What does that have to do with marketing?
Everybody has a financial planner monitoring their financial health. Just like doctors back in your day, we don’t have to market. And we’re all credentialed now. Nobody can practice without a state license and the proper designations. No sales agents can call themselves financial planners or hold themselves out as offering financial advice.
What’s the primary designation? The CFP?
Yes, although there was a bit of a turn to that story. We had three primary designations for a while, but now the CFP and PFS designations have merged, thanks to the CFP finally requiring a financial services undergraduate degree and the PFS broadening from requiring an accounting degree. The CFA designation merged into the others a couple of years ago, but CFA and PFS still exist as specialized credentials of the CFP, along with Chartered Insurance Consultants.
Who still earn commissions?
My mercy, no. As specialists of the CFP designation, they are prohibited from such flagrant conflicts of interest.
So what would be your best advice to people who are reading this in 2019?
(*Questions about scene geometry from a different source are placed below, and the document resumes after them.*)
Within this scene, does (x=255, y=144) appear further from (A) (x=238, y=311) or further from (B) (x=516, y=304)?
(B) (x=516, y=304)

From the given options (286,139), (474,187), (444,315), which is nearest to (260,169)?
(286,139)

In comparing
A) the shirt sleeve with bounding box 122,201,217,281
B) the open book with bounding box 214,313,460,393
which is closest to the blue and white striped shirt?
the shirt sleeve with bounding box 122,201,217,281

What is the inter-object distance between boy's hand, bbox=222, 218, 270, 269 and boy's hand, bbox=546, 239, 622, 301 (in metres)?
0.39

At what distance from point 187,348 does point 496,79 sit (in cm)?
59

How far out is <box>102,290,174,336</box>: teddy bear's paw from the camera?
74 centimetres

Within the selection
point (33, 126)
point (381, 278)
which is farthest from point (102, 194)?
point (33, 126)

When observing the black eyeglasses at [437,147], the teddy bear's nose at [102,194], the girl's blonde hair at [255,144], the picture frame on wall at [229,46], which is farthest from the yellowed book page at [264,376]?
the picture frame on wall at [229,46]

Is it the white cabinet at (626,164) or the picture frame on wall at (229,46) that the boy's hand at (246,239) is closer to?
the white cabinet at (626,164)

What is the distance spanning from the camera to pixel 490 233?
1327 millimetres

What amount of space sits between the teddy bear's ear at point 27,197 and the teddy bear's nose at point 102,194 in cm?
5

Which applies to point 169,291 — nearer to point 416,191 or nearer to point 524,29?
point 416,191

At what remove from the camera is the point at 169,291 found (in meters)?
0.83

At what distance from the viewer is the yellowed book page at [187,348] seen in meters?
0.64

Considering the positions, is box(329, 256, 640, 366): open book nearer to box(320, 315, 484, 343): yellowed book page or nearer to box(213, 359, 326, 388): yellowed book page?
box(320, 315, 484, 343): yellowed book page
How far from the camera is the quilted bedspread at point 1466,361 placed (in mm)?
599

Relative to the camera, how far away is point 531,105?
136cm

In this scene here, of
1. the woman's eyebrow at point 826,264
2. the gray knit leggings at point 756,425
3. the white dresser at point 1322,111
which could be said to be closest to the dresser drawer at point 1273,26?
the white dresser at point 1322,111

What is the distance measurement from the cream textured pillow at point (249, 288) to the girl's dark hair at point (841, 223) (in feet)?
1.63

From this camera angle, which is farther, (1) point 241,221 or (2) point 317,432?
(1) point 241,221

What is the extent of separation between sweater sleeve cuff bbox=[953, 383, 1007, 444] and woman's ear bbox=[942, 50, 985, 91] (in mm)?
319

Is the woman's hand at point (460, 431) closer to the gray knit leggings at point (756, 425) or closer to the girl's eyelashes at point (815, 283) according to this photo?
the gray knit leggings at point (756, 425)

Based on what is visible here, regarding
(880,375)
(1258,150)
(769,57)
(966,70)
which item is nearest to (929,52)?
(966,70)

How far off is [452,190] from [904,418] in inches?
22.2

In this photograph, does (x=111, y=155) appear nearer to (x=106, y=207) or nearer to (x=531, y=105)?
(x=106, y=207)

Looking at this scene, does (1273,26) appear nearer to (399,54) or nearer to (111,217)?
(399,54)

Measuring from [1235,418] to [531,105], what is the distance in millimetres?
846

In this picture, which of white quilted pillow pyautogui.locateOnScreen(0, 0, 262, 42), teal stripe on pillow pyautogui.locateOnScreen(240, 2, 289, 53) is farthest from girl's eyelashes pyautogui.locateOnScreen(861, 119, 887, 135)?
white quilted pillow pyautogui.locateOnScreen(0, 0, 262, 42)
I hardly know where to begin. If they’re in a sales or asset-gathering organization, they should start their conversion to professionalism sooner rather than later. If they charge by AUM, recognize that eventually consumers are not going to stand for such a lazy way to set fees. If they’re young, get the CFP before that blessed test gets any harder. If they’re near retirement and have worked to professionalize financial planning, they should relax, knowing that within a couple of decades their efforts, and the efforts of many others, will bring about a true profession.
And if they’re an insurance agent?
Once we stripped away the opaque cost structures and sales commissions, risk pooling actually became quite popular. If those agents can learn to charge fees for their services and analyze the emerging fiduciary products, they have a great future ahead of them.
I have to go. Anything else you want to tell me?
You came here from 2000, right? Invest every dime you can scrape up in Apple. Oh, wait, you said you came from 2019. My bad. Umm … Keep your chin up, try to remember that the world isn’t going to end and learn to enjoy the rare experience of a six sigma event.